We were told by our vet that because it can be transmitted to humans, it can sometimes be fatal. The Vet had asked us to make a decision whether to keep on giving her medication but to be extra careful when administering the medication so as to avoid any transmission of the disease to us or to put her down.

She will eventually die when the disease is at an advanced stage. I have already seen two stray cats that had come to our backyard looking for food covered with lesions and open wounds with blood trailing, but had thought that they had gotten into a fight.

There is another stray cat that is also starting to show signs of having the same thing, and again, I had thought that she had gotten into a fight. Now I know that all 3 had contracted sporotrichosis.

As far as I can remember, we had never come in direct contact with any of them. Even when we did, we would wash our hands thoroughly.

My only worry is my son who is not as fastidious as his dad when it comes to personal hygiene, but I pray to Allah that he will be safe from the disease, insyaAllah.

We have cared for Jill since birth and it breaks my heart to have to put her down, but letting her live might not necessarily be a responsible decision as not only could her disease be transmitted any other cats that she comes in contact with, but to humans as well.

We have 2 more cats to take care of. Sacrifice one for the sake of the other 2 and many other cats and humans or keep her and end up losing all 3 cats and the risk of the disease being transmitted to us.

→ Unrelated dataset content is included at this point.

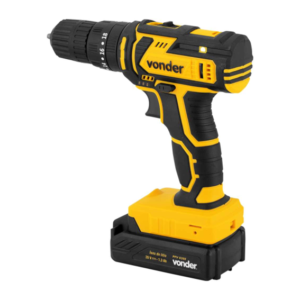 PARAFUSADEIRA 20V PFV0201 VONDER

For 2 days, I was in turmoil, not knowing what was the best decision to make.

Hubby suggested that I seek advice from Idah, his cousin who is also a cat lover.

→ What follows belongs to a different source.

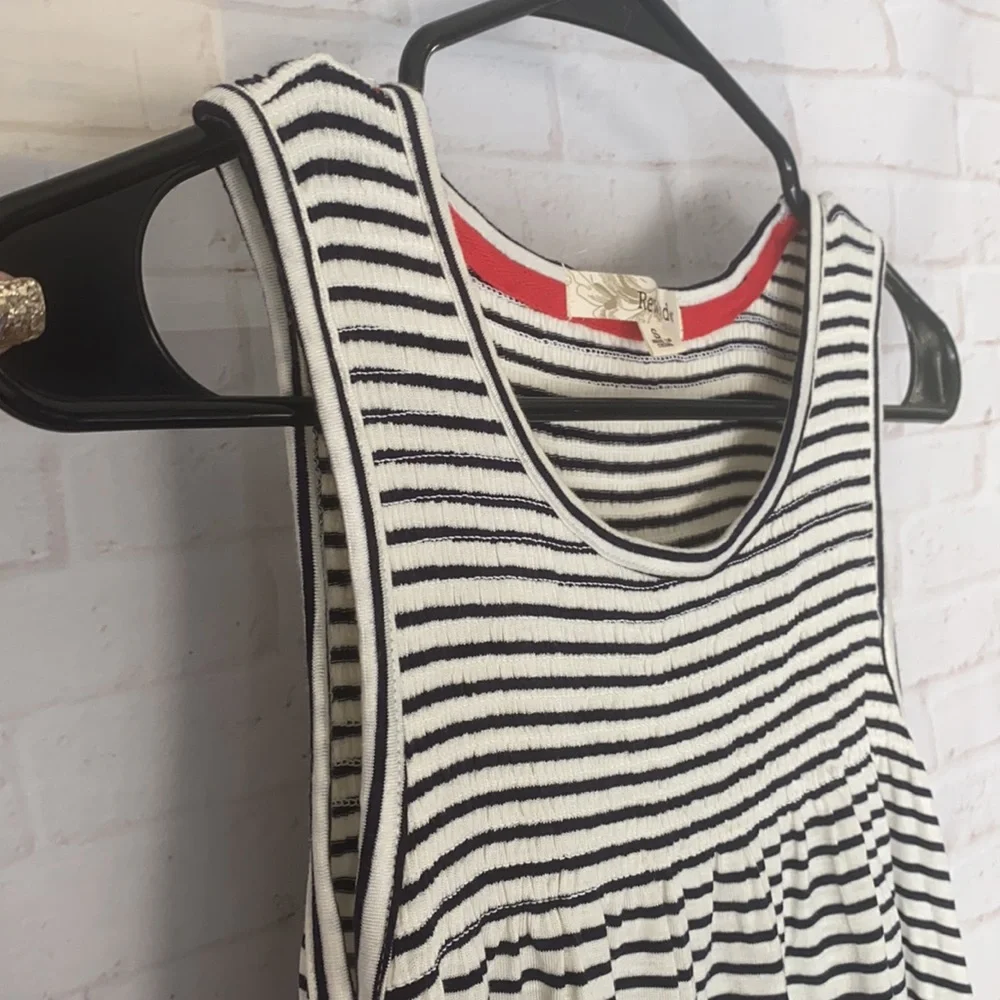 Rewind tank size S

When I posted my dilemma on Facebook, Shanny came to share her experience of having to put down her dog too many moons ago and Diane offered some advice by quoting a phrase on Star Trek that said that the good of the many outweighs the good of the one.

Both advice from Shanny and Diane gave me strength that I needed to make a decision. Idah, in agreeing with Shanny and Diane, added on to say that Jill is suffering and furthermore, since there is a possible danger to the other cats as well as humans, there should be no hesitation in making the decision to put her down.

My sister posted that it is better to send Jill to a better place right now.

My hubby and I, together with Aiman, sat down to discuss what was the best thing to do. When we finally decided that putting her down would be the best decision for everyone, I prayed to Allah to give me strength.

I cried as I looked at her as she calmly sits waiting for what's next as the other cats looked at me with curiosity.

I slept little the night before, thinking of Jill.

That morning, before we were to put her down, I sat in front of her again and looked at her, wondering if she knows.

There she was, just sitting quietly, staring at me while her siblings meowed away in another cage, and my heart breaks.

It was painful looking at her, and my tears would not stop flowing again...

I thought that we had made the right decision, yet it felt so wrong. I prayed to Allah to help us go through this.

Idah was right. Once we have decided, we shouldn’t delay because it gets more difficult with time. Even at the vet, my tears would not stop flowing.....

Jill is now in a better place. Rest in Peace, dear feline friend.